Mimpi itu menjadi kenyataan di Mirzam, di mana Johnston mengawasi semuanya mulai dari sumber (dia bekerja dengan produsen kecil di seluruh dunia) hingga produksi, pengemasan, dan penjualan. Tapi hasratnya yang sebenarnya adalah datang dengan manisan baru yang inovatif, dengan fokus pada memasukkan resep tradisional Emirati ke dalam penawaran perusahaan, termasuk roti rigag mirip krep yang populer; halvah safron dan mawar (penganan padat yang dimaniskan dengan madu); dan aseeda (makanan penutup beraroma kapulaga yang menurut Johnston harus menjadi bumbu labu berikutnya).
Resep-resep seperti itu telah membantu Mirzam tumbuh dengan sangat cepat—kapasitas produksinya telah dua kali lipat setiap tahun sejak dibuka di tengah permintaan yang terus meningkat dan meningkatkan stafnya dari satu menjadi 75 dalam lima tahun. Sedikit scrappiness juga tidak sakit.

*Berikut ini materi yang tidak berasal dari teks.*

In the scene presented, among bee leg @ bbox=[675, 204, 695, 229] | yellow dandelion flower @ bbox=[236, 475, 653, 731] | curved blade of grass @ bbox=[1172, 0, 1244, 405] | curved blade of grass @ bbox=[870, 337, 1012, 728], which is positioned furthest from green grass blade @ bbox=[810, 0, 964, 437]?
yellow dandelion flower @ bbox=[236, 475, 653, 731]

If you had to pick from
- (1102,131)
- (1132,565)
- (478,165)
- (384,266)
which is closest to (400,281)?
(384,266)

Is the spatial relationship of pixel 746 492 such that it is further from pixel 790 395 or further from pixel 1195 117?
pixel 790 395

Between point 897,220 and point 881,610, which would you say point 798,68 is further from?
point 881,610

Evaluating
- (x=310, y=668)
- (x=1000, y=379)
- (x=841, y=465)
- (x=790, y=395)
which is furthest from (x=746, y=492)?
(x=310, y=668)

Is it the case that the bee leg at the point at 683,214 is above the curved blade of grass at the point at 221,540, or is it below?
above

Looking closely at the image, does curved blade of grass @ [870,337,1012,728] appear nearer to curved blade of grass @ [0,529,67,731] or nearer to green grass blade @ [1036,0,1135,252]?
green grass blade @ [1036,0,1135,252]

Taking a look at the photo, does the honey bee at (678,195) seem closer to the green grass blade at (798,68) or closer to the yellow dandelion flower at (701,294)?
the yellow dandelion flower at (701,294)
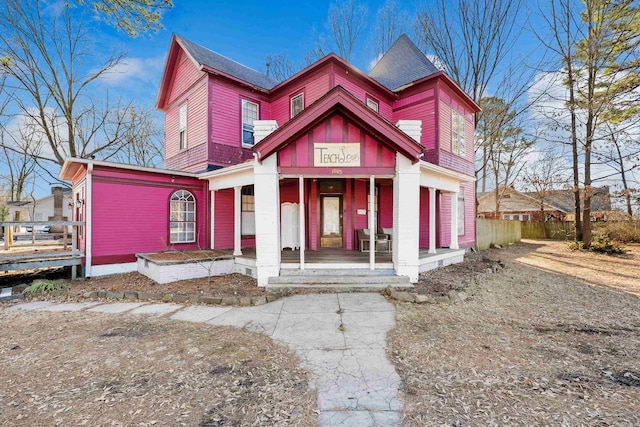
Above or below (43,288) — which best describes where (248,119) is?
above

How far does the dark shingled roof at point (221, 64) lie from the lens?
11.0 m

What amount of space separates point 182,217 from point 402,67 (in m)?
11.1

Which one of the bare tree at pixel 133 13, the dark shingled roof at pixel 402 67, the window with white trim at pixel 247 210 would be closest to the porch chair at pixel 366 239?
the window with white trim at pixel 247 210

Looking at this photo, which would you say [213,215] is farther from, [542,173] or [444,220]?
[542,173]

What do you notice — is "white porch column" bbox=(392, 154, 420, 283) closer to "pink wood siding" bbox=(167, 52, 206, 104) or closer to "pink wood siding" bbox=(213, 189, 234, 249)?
"pink wood siding" bbox=(213, 189, 234, 249)

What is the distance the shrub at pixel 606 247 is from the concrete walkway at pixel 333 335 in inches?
588

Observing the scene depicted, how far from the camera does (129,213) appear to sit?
29.2 ft

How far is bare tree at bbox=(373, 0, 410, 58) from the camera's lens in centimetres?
1838

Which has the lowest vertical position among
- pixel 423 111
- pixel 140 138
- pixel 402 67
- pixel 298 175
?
pixel 298 175

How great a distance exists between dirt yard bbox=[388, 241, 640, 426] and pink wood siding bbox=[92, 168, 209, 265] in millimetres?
8112

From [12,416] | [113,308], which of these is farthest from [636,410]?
[113,308]

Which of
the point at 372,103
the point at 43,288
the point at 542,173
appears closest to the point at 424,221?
the point at 372,103

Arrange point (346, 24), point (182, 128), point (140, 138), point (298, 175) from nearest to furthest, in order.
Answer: point (298, 175) → point (182, 128) → point (346, 24) → point (140, 138)

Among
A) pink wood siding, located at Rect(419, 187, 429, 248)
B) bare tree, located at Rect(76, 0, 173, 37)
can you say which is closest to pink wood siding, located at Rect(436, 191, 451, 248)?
pink wood siding, located at Rect(419, 187, 429, 248)
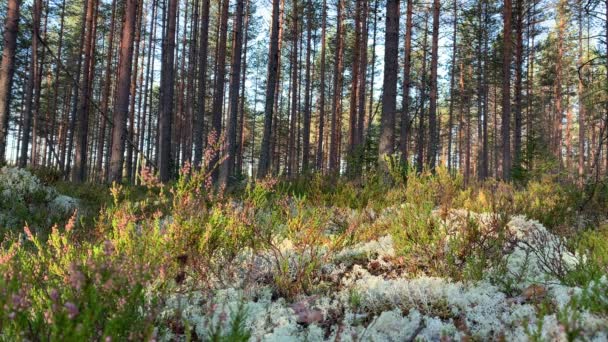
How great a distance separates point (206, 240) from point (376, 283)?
4.30ft

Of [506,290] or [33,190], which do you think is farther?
[33,190]

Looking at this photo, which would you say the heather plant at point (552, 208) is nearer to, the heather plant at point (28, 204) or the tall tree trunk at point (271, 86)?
the heather plant at point (28, 204)

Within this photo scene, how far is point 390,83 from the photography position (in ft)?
26.9

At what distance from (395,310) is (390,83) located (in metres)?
6.59

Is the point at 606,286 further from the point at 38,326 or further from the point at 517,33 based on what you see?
the point at 517,33

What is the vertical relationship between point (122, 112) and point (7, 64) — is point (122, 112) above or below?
A: below

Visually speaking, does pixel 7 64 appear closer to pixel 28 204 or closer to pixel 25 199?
pixel 25 199

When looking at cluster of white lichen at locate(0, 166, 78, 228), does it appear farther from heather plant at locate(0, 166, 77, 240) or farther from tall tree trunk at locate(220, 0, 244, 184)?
tall tree trunk at locate(220, 0, 244, 184)

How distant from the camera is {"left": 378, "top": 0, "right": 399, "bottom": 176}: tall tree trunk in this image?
809 cm

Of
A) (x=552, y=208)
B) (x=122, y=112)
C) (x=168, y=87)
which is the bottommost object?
(x=552, y=208)

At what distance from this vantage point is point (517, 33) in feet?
55.6

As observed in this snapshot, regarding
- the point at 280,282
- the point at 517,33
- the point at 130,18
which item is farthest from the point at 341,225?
the point at 517,33

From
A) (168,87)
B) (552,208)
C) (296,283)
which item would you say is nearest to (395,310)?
(296,283)

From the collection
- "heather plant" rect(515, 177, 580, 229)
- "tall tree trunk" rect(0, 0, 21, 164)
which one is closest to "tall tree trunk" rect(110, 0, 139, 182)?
"tall tree trunk" rect(0, 0, 21, 164)
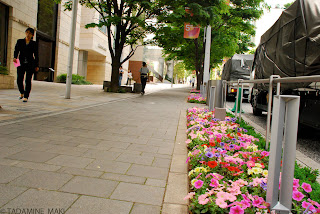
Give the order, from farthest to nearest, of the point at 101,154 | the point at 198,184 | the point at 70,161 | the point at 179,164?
the point at 101,154, the point at 179,164, the point at 70,161, the point at 198,184

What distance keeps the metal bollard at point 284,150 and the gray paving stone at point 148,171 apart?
1168 millimetres

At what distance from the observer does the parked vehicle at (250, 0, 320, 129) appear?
4582 millimetres

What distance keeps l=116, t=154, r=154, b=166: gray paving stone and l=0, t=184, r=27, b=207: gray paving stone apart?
1232 millimetres

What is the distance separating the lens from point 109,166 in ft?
9.90

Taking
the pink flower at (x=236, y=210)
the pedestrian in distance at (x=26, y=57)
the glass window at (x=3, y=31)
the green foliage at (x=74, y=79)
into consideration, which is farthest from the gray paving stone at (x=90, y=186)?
the green foliage at (x=74, y=79)

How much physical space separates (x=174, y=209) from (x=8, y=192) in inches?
54.3

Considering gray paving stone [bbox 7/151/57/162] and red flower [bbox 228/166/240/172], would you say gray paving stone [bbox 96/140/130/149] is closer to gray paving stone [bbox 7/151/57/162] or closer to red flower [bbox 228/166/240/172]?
gray paving stone [bbox 7/151/57/162]

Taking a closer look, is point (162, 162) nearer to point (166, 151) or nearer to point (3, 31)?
point (166, 151)

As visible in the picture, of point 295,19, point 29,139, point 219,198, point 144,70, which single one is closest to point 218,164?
point 219,198

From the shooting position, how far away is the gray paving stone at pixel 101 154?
3.32 metres

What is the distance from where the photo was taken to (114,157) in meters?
3.36

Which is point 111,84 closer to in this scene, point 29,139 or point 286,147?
point 29,139

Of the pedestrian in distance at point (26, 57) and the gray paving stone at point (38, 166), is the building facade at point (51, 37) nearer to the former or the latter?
the pedestrian in distance at point (26, 57)

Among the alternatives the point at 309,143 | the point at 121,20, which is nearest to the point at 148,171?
the point at 309,143
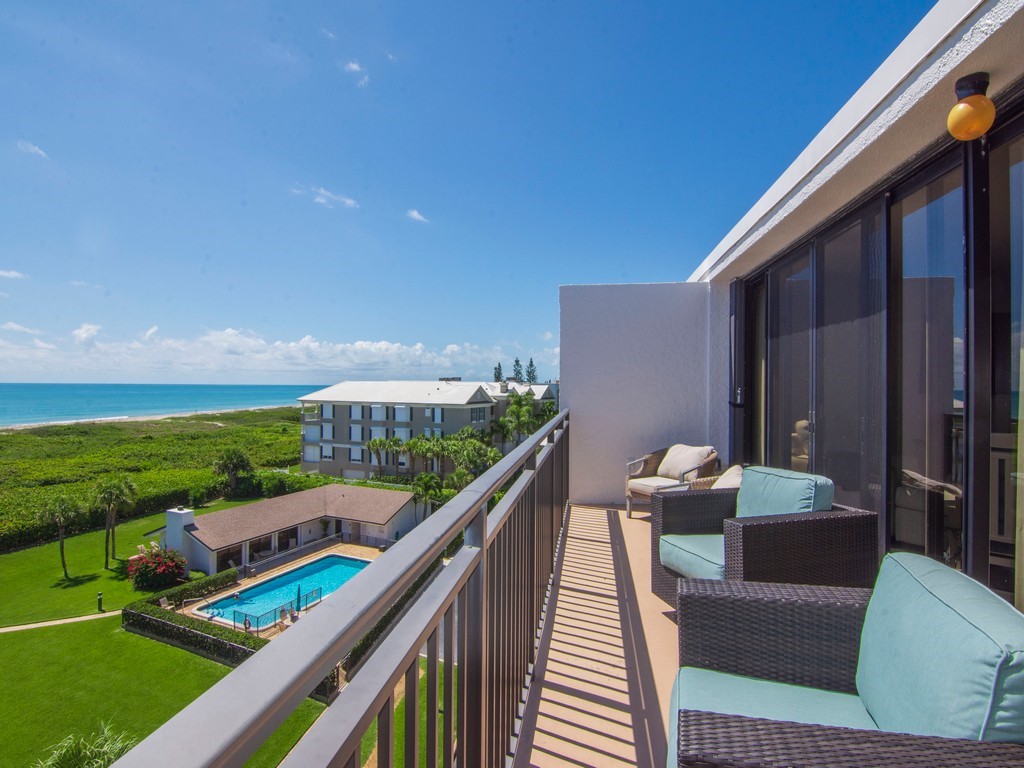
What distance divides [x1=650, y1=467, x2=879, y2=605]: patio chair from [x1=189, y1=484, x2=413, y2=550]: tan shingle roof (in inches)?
795

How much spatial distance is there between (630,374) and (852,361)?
282cm

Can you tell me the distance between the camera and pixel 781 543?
230 cm

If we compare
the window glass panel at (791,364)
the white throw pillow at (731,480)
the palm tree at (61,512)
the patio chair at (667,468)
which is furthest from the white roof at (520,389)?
the white throw pillow at (731,480)

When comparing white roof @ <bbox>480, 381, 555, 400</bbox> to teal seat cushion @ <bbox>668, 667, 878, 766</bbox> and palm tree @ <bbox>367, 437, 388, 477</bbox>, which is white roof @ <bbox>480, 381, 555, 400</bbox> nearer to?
palm tree @ <bbox>367, 437, 388, 477</bbox>

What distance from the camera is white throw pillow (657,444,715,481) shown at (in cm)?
479

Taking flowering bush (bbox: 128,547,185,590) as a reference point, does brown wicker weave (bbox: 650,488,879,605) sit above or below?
above

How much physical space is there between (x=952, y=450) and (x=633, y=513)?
3.31m

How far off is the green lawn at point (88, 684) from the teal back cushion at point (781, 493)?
14.2 metres

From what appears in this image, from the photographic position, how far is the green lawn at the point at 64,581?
59.7 feet

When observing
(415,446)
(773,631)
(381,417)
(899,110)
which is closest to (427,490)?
(415,446)

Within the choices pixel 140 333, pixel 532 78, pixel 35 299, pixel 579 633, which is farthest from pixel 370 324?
pixel 579 633

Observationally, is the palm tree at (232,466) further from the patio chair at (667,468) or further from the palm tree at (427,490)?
the patio chair at (667,468)

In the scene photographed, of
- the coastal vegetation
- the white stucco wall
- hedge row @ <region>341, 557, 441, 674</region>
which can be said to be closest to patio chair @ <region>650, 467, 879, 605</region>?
hedge row @ <region>341, 557, 441, 674</region>

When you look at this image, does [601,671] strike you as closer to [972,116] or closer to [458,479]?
[972,116]
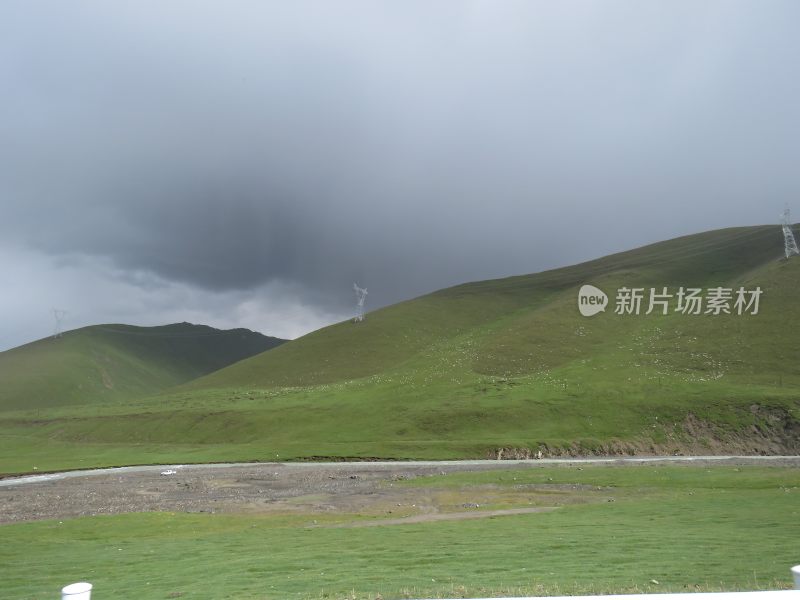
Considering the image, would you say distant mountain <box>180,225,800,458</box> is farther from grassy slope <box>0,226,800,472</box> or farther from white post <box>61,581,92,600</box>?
white post <box>61,581,92,600</box>

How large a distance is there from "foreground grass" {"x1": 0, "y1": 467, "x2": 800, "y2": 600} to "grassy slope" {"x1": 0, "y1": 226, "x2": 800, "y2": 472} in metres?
52.1

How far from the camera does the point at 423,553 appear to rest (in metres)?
21.1

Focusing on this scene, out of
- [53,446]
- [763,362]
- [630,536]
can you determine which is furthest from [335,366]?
[630,536]

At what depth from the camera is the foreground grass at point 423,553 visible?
15.3m

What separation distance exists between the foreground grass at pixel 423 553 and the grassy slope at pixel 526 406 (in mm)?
52087

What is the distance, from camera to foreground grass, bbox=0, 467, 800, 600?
15.3m

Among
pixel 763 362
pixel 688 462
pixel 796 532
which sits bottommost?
pixel 688 462

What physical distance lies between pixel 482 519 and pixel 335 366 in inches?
6609

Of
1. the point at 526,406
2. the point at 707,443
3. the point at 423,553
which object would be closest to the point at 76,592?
the point at 423,553

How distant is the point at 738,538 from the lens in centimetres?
2181

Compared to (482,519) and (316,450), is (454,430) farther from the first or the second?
(482,519)

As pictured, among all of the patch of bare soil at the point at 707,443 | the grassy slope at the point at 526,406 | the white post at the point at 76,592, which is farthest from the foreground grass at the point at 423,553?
the grassy slope at the point at 526,406

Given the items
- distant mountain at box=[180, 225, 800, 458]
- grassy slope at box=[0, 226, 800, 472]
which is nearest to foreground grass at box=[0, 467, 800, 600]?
grassy slope at box=[0, 226, 800, 472]

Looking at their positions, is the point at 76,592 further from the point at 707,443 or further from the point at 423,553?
the point at 707,443
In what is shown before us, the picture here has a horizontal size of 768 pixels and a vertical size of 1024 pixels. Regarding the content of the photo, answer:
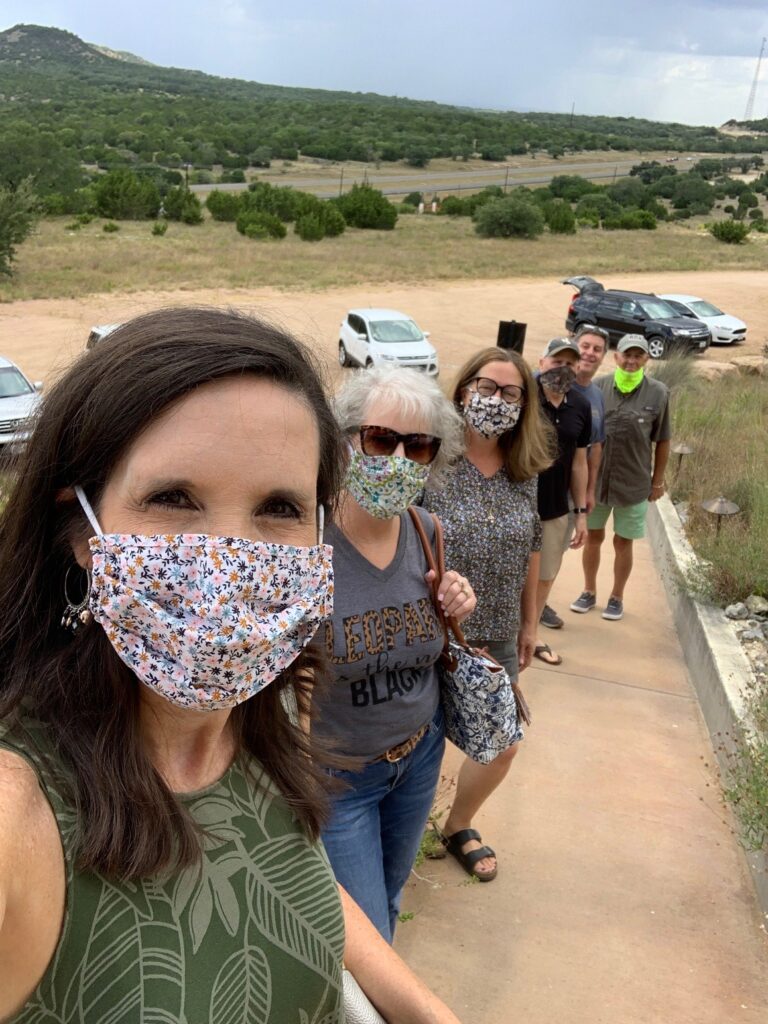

Perusahaan pindah ke ruang yang lebih besar dan membeli alat berat baru pada tahun 2020, tetapi karena pembatasan perjalanan terkait pandemi, teknisi tidak dapat melakukan perjalanan untuk menyiapkan peralatan baru, jadi Johnston dan timnya harus mencari cara untuk melakukannya. mereka sendiri.
Sekarang, sekitar lima tahun setelah menjual batangan pertamanya, Mirzam masih bekerja untuk “menghasilkan cokelat berkualitas luar biasa,” kata Johnston, sebuah proses yang dia sebut sebagai “pekerjaan berkelanjutan.” Tujuan perusahaan untuk lima tahun ke depan adalah untuk menjaga kualitas pada volume yang lebih besar dan untuk membuka toko lain. Tetapi ambisinya juga telah berkembang untuk memasukkan kebanggaan sipil tertentu, jika bukan dorongan langsung. “Ini tentang bekerja dengan resep dan seniman Emirat, dan menyoroti hal-hal menakjubkan yang terjadi di Dubai,” kata Johnston.